The Fidelity study has two obvious weaknesses:
- It's only one study.It's always better to have data from multiple companies.
- The analysis was purely quantitative,focusing on a statistical analysis of similarity scores and ignoring user comments and other qualitative data.
These two weaknesses are not fatal.I view this as a pioneering study and a great contribution to our web usability knowledge.But,because of the study's weaknesses,it would be useful if somebody duplicated it with different information spaces,and also analyzed the qualitative data along with the numeric scores.Sounds like a good thesis project for a graduate student who's looking to research something with real-world impact (hint,hint).
Even though more data would be comforting,I have confidence in the Fidelity study's conclusions because they match my own observations from numerous card studies over many years.I've always said that it was necessary to test more users for card sorting than for traditional usability studies.And I've usually recommended about 15 users,though we've also had good results with as few as 12 when budgets were tight or users were particularly hard to recruit.

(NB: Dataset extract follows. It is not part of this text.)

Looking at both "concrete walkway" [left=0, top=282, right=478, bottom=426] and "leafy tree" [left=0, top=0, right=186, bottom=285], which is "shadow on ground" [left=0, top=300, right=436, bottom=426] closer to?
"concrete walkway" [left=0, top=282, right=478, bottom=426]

There are a myriad ways in whichquantitative studies can go wrongand mislead you.Thus,if you see a single quantitative study that contradicts all that's known from qualitative studies,it's prudent to disregard the new study and assume that it's likely to be bogus.But when a quantitative study confirms what's already known,it's likely to be correct,and you can use the new numbers as decent estimates,even if they're based on less data than you would ideally like.
Thus,the current recommendation is totest 15 users for card sortingin most projects and 30 users in big projects with lavish funding.
Tullis,Tom,and Wood,Larry.(2004)How Many Users Are Enough for a Card-Sorting Study?,Usability Professionals Association (UPA) 2004 Conference,Minneapolis,MN,June 7–11,2004.